Common Futures

Alternative Future Scenarios:
Projecting Future Change in your Community

scenarios

Alternative Futuring is the process of projecting, using best available models, scenarios of future change. Common Futures specializes in applying state-of-the-art landscape change models to developing alternative future scenario models in a variety of domains: urban growth and development, forest landscape dynamics, climate impacts on wildfire and similar phenomena, habitat and invasive species spread models, water resources analyses, and ecosystem service evaluations, to name a few.

We use a state-of-the-art GIS-based tool, Envision, to:

  • map current (baseline) landscape conditions,
  • model population growth, allocation, and other landscape change processes,
  • capture policy and strategy alternatives (bundled as scenarios) that reflect growth management choices,
  • project resulting landscape pattern under these alternative future scenarios,
  • compute customized metrics (indicators) reflecting outcomes relevant to assessing performance of the scenarios.

The outcome of this process is a set of maps (GIS coverages) reflecting trajectories of change, expressed in a variety of representations (for example land use, land cover, zoning, water use) - customized to your specific needs, and a series of outcome metrics that reflect how well a given scenario acheives your planning goals.

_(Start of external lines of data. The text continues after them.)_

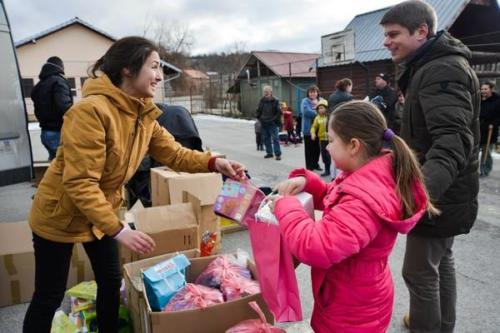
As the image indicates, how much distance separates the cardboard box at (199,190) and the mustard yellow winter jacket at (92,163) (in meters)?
1.73

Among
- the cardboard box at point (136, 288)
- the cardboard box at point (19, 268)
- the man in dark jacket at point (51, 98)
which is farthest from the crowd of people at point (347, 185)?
the man in dark jacket at point (51, 98)

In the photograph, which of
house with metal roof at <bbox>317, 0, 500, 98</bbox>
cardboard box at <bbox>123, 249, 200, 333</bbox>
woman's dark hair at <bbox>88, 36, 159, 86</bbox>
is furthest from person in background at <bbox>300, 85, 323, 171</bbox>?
house with metal roof at <bbox>317, 0, 500, 98</bbox>

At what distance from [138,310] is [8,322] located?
129 centimetres

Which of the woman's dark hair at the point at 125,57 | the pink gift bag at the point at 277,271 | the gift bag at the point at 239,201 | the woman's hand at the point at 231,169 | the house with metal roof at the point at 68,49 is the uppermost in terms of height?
the house with metal roof at the point at 68,49

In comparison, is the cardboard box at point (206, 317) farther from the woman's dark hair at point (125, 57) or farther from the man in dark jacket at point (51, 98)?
the man in dark jacket at point (51, 98)

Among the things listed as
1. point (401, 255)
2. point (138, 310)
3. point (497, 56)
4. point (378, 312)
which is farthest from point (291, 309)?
point (497, 56)

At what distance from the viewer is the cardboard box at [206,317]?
1.95 metres

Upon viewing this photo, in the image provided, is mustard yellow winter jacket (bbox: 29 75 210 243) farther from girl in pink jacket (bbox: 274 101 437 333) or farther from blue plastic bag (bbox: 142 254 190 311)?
girl in pink jacket (bbox: 274 101 437 333)

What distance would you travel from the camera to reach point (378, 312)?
1.65 metres

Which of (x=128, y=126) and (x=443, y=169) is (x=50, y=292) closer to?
(x=128, y=126)

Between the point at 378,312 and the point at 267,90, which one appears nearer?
the point at 378,312

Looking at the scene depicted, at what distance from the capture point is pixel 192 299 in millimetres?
2064

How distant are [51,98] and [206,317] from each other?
473 cm

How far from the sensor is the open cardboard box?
3096 mm
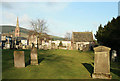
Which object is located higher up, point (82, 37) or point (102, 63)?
point (82, 37)

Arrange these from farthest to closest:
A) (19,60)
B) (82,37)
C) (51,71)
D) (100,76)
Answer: (82,37) → (19,60) → (51,71) → (100,76)

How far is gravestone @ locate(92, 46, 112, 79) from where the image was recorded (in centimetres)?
732

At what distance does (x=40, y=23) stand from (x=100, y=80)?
4507cm

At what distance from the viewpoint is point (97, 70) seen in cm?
742

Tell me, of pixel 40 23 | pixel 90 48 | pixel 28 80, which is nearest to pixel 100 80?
pixel 28 80

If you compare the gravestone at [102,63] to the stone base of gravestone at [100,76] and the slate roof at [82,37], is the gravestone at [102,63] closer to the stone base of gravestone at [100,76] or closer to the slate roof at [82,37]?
the stone base of gravestone at [100,76]

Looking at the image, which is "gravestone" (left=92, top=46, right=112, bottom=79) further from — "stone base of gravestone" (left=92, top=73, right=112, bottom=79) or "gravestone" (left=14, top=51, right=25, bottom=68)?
"gravestone" (left=14, top=51, right=25, bottom=68)

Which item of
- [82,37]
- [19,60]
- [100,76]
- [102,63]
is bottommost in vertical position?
[100,76]

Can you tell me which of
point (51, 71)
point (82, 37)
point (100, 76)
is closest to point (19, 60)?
point (51, 71)

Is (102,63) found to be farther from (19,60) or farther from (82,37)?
(82,37)

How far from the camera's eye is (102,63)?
7.42 meters

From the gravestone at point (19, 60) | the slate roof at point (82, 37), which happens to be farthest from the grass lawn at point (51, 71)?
Answer: the slate roof at point (82, 37)

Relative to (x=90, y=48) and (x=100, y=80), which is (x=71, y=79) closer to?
(x=100, y=80)

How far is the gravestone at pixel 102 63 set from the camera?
288 inches
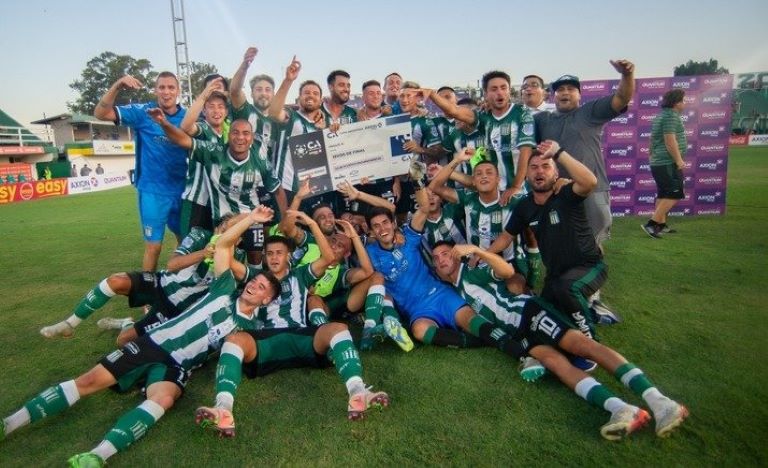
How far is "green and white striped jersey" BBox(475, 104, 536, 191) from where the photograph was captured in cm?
A: 482

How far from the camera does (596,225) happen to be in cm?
487

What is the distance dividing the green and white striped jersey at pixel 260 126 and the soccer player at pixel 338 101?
29.8 inches

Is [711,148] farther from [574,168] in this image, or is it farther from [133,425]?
[133,425]

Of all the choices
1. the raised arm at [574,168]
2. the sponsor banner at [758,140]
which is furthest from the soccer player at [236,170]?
the sponsor banner at [758,140]

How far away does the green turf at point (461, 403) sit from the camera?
8.59ft

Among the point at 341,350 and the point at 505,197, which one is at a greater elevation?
the point at 505,197

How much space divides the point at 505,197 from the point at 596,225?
1.04m

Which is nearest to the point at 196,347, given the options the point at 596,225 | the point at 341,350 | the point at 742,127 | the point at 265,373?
the point at 265,373

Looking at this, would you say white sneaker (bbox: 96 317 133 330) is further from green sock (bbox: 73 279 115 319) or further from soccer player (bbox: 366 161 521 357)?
soccer player (bbox: 366 161 521 357)

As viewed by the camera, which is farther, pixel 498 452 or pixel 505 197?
pixel 505 197

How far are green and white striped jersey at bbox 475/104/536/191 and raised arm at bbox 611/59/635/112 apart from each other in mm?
795

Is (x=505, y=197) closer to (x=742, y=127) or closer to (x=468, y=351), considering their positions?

A Frequently Asked Questions About Alternative Future Scenarios document is available here.

An Example - Envision Skagit 2060

The Challenge

Accomodating urban growth, protecting valuable natural resources, and engaging the public called for a robust community planning process that could bring together relevant data, capture community priorities, and project effects of alternative growth management strategies on a variety of community economic, social and ecological indicators.

The Approach

Common Futures scientists worked with Skagit County, WA planners to model four alternative scenarios using a community stakehlder process, producing a rich set of maps both informd by and informing the stakeholder process.

The Result

The creation, via the stakeholder process, of a "Preferred" scenario agreed upon by all stakeholders, that captured a set of policies reflecting a variety of perspectives. The Envision Skagit 2060 team won the Govenor's Smart Communities Award in 2012.